* start Input *

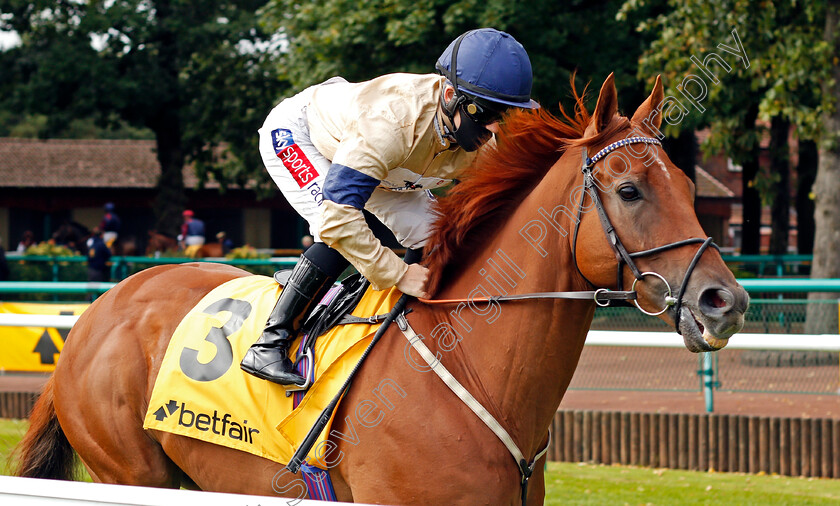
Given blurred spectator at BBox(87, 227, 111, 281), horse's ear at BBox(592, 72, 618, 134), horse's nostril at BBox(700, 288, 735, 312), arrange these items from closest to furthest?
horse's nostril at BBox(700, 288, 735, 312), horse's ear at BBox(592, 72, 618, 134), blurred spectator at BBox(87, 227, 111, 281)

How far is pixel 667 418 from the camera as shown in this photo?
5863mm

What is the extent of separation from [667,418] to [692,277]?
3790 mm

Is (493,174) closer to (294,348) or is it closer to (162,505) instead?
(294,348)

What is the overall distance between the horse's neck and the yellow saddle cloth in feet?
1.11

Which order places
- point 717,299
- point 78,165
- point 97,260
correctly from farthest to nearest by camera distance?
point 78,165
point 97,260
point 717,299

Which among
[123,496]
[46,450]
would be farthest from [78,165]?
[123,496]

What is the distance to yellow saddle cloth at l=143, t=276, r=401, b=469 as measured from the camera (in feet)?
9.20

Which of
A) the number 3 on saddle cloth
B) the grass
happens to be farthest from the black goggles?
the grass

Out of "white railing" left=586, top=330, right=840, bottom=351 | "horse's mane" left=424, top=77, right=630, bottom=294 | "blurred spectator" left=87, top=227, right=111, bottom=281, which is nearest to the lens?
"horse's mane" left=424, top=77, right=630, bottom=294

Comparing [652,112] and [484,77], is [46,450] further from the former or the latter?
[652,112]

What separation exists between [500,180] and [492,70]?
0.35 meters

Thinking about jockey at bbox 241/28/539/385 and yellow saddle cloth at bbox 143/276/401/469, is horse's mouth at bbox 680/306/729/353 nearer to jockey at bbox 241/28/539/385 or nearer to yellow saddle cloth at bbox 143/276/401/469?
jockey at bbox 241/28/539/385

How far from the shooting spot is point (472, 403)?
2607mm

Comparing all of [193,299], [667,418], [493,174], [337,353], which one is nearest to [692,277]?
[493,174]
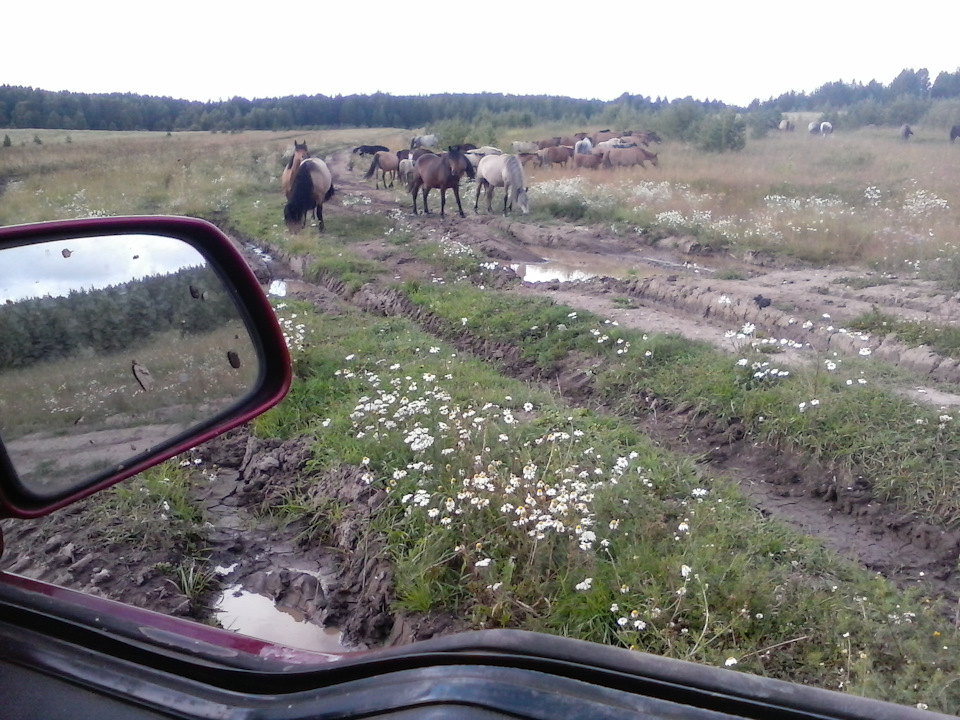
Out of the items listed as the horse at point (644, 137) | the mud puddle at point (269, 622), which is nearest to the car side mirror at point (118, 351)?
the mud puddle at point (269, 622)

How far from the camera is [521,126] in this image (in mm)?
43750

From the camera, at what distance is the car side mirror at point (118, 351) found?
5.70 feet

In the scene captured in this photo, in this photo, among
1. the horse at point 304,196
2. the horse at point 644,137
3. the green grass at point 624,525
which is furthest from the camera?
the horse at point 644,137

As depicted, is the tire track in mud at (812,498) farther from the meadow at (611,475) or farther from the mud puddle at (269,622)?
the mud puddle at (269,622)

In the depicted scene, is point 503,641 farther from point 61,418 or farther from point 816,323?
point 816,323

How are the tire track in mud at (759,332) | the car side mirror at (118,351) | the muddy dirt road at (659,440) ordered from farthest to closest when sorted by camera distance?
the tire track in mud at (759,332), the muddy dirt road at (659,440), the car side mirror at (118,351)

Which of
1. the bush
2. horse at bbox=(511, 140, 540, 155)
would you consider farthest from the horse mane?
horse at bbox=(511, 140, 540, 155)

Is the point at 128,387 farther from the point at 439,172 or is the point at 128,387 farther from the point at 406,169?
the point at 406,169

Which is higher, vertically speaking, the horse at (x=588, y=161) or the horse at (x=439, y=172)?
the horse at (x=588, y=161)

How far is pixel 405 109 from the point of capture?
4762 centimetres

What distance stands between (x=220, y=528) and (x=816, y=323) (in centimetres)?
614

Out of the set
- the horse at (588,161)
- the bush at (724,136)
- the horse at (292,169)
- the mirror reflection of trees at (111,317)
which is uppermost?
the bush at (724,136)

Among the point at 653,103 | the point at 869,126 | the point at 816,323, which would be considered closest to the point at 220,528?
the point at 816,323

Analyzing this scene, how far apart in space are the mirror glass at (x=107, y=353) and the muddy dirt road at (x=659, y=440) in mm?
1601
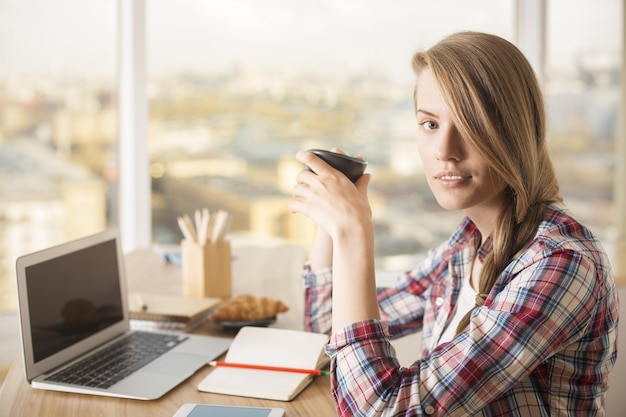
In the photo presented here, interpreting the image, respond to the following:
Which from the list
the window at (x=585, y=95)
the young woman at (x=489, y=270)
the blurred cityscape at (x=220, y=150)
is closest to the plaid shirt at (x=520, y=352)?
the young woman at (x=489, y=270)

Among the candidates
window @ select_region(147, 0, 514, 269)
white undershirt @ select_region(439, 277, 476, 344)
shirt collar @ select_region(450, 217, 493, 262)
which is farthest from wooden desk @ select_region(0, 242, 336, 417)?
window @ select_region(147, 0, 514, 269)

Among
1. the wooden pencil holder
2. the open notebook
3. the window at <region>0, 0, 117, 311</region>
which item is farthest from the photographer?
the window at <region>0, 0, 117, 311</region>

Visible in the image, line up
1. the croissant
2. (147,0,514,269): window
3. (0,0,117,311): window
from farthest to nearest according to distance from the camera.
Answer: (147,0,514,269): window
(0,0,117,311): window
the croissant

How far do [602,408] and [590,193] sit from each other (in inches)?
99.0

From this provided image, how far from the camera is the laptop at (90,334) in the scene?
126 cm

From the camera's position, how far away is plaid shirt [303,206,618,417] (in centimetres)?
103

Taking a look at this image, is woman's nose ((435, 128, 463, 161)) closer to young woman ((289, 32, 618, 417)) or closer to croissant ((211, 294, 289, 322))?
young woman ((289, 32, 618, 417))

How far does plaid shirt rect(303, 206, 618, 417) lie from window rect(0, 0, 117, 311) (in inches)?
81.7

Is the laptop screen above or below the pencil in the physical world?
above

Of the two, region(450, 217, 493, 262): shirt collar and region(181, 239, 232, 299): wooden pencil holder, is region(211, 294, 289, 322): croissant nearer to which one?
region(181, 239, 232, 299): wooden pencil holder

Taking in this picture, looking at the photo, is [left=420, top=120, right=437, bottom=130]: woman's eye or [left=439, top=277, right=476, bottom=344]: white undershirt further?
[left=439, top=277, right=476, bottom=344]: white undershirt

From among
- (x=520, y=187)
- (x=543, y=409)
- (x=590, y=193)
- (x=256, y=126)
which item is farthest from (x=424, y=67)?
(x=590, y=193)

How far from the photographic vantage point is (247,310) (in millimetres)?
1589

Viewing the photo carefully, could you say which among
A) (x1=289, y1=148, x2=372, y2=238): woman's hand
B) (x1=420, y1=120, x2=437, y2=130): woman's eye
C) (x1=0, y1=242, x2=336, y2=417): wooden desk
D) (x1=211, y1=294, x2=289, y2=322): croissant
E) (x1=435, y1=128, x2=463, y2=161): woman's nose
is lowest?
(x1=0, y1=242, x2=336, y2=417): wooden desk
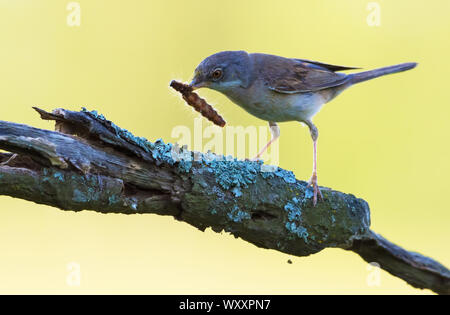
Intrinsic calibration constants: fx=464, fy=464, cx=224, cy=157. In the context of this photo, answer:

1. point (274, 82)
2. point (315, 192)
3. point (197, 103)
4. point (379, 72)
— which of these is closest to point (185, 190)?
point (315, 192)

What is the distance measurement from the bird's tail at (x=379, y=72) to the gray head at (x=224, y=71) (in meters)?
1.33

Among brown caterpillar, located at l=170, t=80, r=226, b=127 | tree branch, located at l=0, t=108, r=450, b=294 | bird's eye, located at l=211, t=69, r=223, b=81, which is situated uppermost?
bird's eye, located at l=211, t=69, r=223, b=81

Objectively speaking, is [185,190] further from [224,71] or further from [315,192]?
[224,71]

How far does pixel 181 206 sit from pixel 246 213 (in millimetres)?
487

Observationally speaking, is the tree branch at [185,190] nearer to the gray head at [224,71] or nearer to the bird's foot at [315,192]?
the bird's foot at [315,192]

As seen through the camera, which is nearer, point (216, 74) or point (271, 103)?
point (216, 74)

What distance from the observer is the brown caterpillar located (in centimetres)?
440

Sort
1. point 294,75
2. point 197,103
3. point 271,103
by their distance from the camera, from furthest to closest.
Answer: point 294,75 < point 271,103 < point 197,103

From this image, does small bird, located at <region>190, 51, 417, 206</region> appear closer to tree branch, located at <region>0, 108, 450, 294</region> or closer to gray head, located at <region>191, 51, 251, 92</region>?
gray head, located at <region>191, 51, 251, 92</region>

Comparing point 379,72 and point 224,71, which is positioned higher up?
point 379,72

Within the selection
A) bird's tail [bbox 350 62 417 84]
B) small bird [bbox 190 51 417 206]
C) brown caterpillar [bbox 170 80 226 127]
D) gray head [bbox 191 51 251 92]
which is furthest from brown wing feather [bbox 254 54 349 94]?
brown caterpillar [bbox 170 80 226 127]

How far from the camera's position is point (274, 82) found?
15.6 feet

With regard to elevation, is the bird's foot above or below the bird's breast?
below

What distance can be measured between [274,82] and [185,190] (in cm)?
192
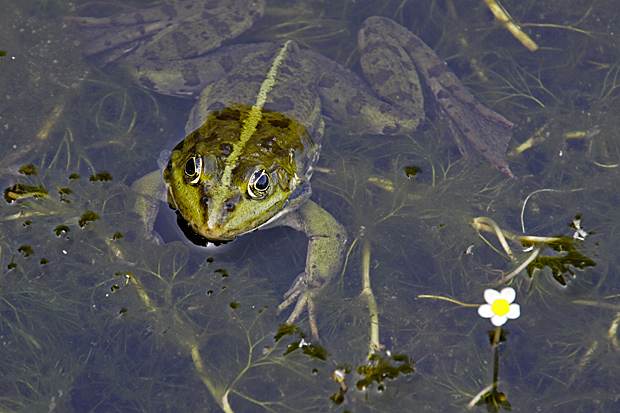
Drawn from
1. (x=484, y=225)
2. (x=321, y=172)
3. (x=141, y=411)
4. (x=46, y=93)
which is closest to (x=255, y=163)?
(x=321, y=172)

* end Input *

Given instruction -> Rewrite the stretch from the line containing "Among brown caterpillar, located" through the end of the data above as a numbered list. Skip blank lines and leave the pictures out.

Response to the exercise ->
1. Among brown caterpillar, located at l=170, t=80, r=226, b=127 | tree branch, located at l=0, t=108, r=450, b=294 | bird's eye, located at l=211, t=69, r=223, b=81, which is situated uppermost?
2. bird's eye, located at l=211, t=69, r=223, b=81
3. Objectively speaking, is [185,190] further from [224,71] or further from [315,192]?
4. [224,71]
5. How far does pixel 181 206 sit from pixel 246 213 (in millimetres)?
6. 487
7. Observationally speaking, is the tree branch at [185,190] nearer to the gray head at [224,71] or nearer to the bird's foot at [315,192]?
8. the bird's foot at [315,192]
9. As seen through the camera, which is nearer, point (216, 74) or point (271, 103)?
10. point (216, 74)
11. What distance from the observer is the brown caterpillar located (in centimetres)?
12. 440
13. Sort
14. 1. point 294,75
15. 2. point 197,103
16. 3. point 271,103
17. by their distance from the camera, from furthest to closest.
18. Answer: point 294,75 < point 271,103 < point 197,103
19. From this image, does small bird, located at <region>190, 51, 417, 206</region> appear closer to tree branch, located at <region>0, 108, 450, 294</region> or closer to gray head, located at <region>191, 51, 251, 92</region>?
20. gray head, located at <region>191, 51, 251, 92</region>
21. Comparing point 379,72 and point 224,71, which is positioned higher up?
22. point 379,72
23. Within the selection
24. A) bird's tail [bbox 350 62 417 84]
25. B) small bird [bbox 190 51 417 206]
26. C) brown caterpillar [bbox 170 80 226 127]
27. D) gray head [bbox 191 51 251 92]
28. which is furthest from brown wing feather [bbox 254 54 349 94]?
29. brown caterpillar [bbox 170 80 226 127]
30. How far from the camera's position is point (274, 82) found?
31. 15.6 feet
32. With regard to elevation, is the bird's foot above or below the bird's breast?
33. below
34. What distance can be measured between [274,82] and [185,190] (in cm)?
35. 192
36. Drawn from
37. 1. (x=484, y=225)
38. 2. (x=321, y=172)
39. 3. (x=141, y=411)
40. 4. (x=46, y=93)
41. which is closest to (x=255, y=163)?
42. (x=321, y=172)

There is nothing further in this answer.